**Instrucción escrita 1:** ¿Qué tipos de perdedores le interesan a quien escribe el texto sobre perdedores y triunfadores? Enuméralos todos.

**Texto proporcionado:**

- - - - -

En el fondo de todo perdedor -aún el más anodino- hay un rebelde, un inconformista que no está de acuerdo con el mundo ni con las reglas que le fueron impuestas. No encaja en el status quo y decide salir de él para buscar, por sus propios medios, otros mundos o alguna otra forma de estar en el actual. Muchas veces lo hace mediante la pasividad, pero otras veces se arriesga y decide dar un gran salto -aunque sea hacia atrás- para tomar el impulso que cree que lo llevará al sitio que le está reservado. Ese es el perdedor que me interesa.

El triunfador, en cambio, anda con pies de plomo. Toma riesgos calculados, pero nunca se juega el pellejo, mantiene sus reservas. Hace lo que se espera de él. Sigue las normas. Vive como la sociedad dicta que debe vivir todo aquel que quiera formar parte de ella. Trabaja para conseguir lujos y comodidades, y siempre trata de mostrar, de cara a los demás, su perfección. Nada en su vida está fuera de lugar. Es predecible y confiable. Sabe que es un triunfador y que es él quien señala y juzga a los perdedores.  

La principal diferencia entre el perdedor y el triunfador está, precisamente, en que el triunfador no tolera la imperfección y el perdedor, en oposición, no sólo la acepta, sino que la asume. Sabe que la vida es imperfecta y decide vivir consciente de ello. No se preocupa en guardar las formas. No es feliz ni pretende serlo. Sabe que la felicidad no existe. Porque lo que hay son momentos, instantes fugaces de felicidad. Con eso se conforma. Tiene nostalgia de lo que pudo ser. Y dentro de ese estado de resignación o de insatisfacción, se decide por la inmovilidad total o por la movilidad extrema. Cuando actúa lo hace con todas sus fuerzas. Con excitación. El camino del perdedor es más intrincado, más oscuro y más incierto que el del triunfador. Más parecido al viaje iniciático. Muchas veces, el perdedor se deja caer en picada hacia el abismo, hacia su propia destrucción. Pero al salir -si es que sale- del hundimiento, al regresar del viaje -si es que regresa- nunca vuelve a ser el mismo ni a mirar y mirarse con los mismos ojos.

Para bien o para mal, vuelve transformado.

De toda la tipología del fracaso1 me interesan los siguientes perdedores: el que quiso ir más lejos, el idealista, el que se rebela y se destruye a sí mismo y el que asume una cierta mediocridad.

Dentro del primer tipo, los primeros grandes perdedores de la mitología griega -donde abundan este tipo de personajes- son Ícaro y Faetón. Ambos, a pesar de la advertencia de sus padres -Dédalos y Helios- quisieron ir más lejos, traspasar sus límites. Fracasaron. La soberbia los hizo sucumbir. Ícaro voló tan alto que el sol derritió la cera de sus alas. Faetón se empeñó en conducir el carruaje de fuego y, entrando en pánico, no fue capaz de controlar a los desbocados caballos que tiraban del carro. Uno terminó ahogado en el mar y el otro en el río, destruyendo a sus familias, que algunas veces son las víctimas de estos osados y altivos caídos.

- - - - -

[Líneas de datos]

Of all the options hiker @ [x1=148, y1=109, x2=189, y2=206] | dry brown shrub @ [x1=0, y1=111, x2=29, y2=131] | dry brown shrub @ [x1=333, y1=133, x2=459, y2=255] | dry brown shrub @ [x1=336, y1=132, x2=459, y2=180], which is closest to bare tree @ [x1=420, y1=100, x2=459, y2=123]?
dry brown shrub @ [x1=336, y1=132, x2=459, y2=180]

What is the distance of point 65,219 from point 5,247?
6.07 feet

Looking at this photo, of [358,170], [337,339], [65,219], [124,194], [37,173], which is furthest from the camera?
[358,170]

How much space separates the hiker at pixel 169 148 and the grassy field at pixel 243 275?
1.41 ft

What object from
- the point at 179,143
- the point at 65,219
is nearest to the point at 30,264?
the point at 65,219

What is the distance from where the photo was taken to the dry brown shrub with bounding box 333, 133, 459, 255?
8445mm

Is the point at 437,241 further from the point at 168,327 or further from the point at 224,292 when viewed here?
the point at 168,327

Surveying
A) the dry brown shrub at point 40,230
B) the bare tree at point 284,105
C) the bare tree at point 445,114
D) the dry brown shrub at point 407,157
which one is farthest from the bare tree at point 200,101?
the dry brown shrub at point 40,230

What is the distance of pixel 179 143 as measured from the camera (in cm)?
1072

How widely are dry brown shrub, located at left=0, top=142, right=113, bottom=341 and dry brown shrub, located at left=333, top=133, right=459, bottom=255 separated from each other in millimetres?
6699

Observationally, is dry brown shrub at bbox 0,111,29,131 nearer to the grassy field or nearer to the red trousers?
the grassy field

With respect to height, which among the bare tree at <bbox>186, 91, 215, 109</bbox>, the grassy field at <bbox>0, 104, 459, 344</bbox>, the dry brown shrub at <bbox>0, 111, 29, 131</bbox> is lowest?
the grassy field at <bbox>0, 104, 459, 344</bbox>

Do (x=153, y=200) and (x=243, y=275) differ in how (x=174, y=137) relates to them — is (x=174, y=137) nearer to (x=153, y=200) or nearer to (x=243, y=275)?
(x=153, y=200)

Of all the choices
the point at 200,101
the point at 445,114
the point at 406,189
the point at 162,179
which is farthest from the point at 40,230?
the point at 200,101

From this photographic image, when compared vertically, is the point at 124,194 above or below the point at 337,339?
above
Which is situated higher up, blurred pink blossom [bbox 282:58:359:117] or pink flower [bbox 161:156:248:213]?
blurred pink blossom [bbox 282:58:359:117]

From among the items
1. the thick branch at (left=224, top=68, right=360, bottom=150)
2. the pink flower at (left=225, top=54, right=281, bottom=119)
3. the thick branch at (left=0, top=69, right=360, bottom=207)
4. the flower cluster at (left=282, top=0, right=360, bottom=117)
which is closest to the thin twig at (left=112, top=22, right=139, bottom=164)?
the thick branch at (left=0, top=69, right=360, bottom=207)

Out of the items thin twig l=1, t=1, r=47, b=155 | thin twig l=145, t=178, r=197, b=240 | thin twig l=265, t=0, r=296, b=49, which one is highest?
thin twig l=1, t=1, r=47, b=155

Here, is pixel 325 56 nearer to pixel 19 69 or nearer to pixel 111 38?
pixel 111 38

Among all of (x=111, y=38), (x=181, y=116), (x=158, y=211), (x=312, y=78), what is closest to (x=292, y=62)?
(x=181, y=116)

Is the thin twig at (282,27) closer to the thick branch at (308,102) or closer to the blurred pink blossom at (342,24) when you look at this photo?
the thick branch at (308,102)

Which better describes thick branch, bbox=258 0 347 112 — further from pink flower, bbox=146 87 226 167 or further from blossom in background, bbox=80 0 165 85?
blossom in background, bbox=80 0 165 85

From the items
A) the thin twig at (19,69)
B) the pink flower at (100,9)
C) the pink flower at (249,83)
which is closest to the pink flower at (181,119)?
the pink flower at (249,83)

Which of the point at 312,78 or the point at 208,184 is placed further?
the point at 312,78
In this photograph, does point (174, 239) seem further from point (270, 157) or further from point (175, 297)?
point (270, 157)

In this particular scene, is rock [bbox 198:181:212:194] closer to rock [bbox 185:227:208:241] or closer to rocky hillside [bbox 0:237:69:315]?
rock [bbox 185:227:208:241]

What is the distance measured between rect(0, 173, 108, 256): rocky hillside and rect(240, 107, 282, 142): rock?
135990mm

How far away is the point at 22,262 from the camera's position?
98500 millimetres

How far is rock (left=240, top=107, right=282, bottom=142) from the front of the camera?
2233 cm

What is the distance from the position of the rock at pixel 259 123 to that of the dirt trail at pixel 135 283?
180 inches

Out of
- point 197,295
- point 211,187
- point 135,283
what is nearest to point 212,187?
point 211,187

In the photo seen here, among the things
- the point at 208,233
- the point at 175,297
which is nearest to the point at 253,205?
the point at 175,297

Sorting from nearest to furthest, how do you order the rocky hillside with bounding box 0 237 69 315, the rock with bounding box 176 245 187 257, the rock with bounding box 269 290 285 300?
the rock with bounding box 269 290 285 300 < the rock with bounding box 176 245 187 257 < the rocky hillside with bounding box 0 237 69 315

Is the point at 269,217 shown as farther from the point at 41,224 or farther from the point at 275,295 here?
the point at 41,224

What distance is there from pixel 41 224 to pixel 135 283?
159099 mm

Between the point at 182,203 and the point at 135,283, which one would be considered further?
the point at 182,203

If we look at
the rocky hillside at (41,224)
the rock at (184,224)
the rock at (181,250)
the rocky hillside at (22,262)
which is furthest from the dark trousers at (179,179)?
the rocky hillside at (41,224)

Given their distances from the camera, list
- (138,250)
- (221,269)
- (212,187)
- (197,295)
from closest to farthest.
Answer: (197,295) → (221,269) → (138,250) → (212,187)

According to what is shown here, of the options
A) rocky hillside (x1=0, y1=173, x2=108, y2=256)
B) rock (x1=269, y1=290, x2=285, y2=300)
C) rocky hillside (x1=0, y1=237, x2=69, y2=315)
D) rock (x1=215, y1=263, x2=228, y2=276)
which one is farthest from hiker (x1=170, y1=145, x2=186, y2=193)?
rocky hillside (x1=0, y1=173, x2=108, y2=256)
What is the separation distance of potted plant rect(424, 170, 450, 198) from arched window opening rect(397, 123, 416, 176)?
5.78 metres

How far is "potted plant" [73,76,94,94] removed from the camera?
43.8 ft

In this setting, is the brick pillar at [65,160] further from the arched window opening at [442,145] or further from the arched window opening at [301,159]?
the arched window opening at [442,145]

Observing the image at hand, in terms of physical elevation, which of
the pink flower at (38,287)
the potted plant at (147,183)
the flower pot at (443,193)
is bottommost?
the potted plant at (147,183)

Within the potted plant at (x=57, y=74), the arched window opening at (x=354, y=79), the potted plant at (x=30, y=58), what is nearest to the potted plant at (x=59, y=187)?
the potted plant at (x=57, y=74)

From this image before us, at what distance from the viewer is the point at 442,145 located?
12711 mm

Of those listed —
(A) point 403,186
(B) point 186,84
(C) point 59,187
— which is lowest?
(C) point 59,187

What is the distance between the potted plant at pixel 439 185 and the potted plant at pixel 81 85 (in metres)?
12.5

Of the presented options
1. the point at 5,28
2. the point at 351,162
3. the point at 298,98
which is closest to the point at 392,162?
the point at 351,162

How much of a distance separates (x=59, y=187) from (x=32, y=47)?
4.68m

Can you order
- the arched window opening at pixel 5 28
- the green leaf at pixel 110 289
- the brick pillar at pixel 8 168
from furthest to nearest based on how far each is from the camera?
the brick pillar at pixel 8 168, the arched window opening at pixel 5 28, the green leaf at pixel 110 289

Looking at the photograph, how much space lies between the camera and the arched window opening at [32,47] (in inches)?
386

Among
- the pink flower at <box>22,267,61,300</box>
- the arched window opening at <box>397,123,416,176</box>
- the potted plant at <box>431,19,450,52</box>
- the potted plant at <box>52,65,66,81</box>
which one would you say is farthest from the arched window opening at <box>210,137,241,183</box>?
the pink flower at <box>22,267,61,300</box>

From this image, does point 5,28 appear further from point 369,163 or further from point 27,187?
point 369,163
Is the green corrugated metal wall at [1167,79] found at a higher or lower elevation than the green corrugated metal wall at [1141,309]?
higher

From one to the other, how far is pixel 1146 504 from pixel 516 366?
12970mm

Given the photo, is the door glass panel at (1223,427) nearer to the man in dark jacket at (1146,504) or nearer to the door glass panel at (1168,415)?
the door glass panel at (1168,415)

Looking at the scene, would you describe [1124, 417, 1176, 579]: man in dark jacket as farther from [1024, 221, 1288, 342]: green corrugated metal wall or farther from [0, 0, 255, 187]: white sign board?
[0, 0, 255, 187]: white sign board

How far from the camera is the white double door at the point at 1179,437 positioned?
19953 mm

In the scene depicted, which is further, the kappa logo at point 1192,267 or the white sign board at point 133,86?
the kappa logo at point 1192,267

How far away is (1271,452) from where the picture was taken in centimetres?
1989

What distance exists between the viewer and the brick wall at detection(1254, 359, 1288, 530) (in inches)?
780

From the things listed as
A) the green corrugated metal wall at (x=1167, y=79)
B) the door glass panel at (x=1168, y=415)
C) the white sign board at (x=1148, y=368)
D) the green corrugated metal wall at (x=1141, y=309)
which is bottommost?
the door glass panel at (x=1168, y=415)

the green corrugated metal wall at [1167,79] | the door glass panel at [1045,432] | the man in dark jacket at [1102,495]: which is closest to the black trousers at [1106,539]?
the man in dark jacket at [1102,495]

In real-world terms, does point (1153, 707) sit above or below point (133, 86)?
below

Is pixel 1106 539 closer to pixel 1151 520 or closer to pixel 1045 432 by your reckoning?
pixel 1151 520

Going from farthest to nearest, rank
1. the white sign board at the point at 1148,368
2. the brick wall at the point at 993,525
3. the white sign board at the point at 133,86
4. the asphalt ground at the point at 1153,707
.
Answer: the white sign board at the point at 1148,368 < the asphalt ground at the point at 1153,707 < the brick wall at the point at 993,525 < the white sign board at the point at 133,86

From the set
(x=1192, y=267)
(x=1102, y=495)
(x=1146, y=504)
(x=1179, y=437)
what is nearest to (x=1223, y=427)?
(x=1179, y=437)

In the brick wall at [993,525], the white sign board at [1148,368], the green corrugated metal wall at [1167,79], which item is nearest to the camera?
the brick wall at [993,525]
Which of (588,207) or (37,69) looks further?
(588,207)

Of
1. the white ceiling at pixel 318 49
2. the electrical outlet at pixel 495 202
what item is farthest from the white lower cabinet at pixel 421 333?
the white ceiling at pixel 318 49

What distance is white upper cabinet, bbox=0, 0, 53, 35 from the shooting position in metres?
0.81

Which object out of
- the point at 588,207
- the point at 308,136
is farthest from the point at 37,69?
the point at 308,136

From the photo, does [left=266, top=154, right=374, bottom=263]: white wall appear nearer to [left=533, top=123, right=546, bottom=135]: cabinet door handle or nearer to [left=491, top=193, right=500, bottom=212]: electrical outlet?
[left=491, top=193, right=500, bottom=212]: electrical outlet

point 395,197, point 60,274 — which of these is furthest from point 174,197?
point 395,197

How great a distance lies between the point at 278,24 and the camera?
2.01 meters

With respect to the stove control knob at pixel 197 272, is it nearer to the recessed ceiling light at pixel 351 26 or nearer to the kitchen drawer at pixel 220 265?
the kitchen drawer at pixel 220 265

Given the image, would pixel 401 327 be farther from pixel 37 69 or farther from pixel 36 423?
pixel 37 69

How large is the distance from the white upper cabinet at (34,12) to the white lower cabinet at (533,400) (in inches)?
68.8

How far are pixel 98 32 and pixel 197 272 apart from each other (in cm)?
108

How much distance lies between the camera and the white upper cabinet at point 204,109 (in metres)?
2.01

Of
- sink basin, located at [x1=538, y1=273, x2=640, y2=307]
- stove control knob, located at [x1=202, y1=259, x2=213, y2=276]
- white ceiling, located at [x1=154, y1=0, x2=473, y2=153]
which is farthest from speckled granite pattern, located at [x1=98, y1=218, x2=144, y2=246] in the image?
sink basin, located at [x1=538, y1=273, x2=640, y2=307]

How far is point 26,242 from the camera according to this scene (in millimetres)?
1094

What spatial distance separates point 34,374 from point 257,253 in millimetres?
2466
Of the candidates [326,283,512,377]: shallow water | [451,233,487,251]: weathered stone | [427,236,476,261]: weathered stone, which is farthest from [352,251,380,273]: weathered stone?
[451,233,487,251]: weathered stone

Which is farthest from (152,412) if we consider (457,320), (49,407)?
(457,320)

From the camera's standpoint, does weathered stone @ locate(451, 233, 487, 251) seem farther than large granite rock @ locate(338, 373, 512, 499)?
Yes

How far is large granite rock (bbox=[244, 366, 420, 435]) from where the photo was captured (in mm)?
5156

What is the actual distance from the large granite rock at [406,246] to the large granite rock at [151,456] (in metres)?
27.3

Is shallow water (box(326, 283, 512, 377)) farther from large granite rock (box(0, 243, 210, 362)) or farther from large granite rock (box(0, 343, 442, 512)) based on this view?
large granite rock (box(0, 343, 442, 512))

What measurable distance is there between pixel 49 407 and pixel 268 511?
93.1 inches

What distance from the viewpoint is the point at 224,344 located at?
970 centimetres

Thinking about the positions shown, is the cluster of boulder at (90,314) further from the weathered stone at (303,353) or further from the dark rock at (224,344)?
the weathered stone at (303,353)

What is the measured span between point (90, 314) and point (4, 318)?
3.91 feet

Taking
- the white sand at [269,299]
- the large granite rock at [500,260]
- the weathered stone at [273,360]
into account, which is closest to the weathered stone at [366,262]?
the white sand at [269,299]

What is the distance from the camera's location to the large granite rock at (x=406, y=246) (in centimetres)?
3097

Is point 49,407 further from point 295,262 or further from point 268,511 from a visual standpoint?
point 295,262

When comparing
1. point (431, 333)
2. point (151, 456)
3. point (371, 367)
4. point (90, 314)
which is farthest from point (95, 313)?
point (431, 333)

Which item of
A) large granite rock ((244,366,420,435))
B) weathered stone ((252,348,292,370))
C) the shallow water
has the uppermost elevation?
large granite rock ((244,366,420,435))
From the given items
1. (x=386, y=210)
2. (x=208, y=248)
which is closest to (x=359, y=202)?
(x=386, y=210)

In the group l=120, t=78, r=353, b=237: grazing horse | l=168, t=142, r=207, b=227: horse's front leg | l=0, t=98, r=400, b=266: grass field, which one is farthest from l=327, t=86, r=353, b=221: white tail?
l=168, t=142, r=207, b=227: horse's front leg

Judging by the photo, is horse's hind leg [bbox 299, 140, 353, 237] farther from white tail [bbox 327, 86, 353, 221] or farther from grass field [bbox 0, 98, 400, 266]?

- - - - -

**Instrucción escrita 2:** Reescribe las filas de datos empezando por la línea que contiene "From the items" y siguiendo hasta la línea que contiene "98500 millimetres", ambas incluidas. Cambia "rocky hillside" por "rocky slope" y deja todo lo demás igual.

**Resultado del ejercicio 1:**
- El que quiso ir más lejos
- El idealista
- El que se rebela y se destruye a sí mismo
- El que asume una cierta mediocridad

**Resultado del ejercicio 2:**
From the items
A) the thin twig at (19,69)
B) the pink flower at (100,9)
C) the pink flower at (249,83)
which is closest to the pink flower at (181,119)?
the pink flower at (249,83)

Which of the point at 312,78 or the point at 208,184 is placed further?
the point at 312,78
In this photograph, does point (174, 239) seem further from point (270, 157) or further from point (175, 297)?
point (270, 157)

In this particular scene, is rock [bbox 198:181:212:194] closer to rock [bbox 185:227:208:241] or closer to rocky slope [bbox 0:237:69:315]?
rock [bbox 185:227:208:241]

What is the distance measured between rect(0, 173, 108, 256): rocky slope and rect(240, 107, 282, 142): rock?
135990mm

How far away is the point at 22,262 from the camera's position?
98500 millimetres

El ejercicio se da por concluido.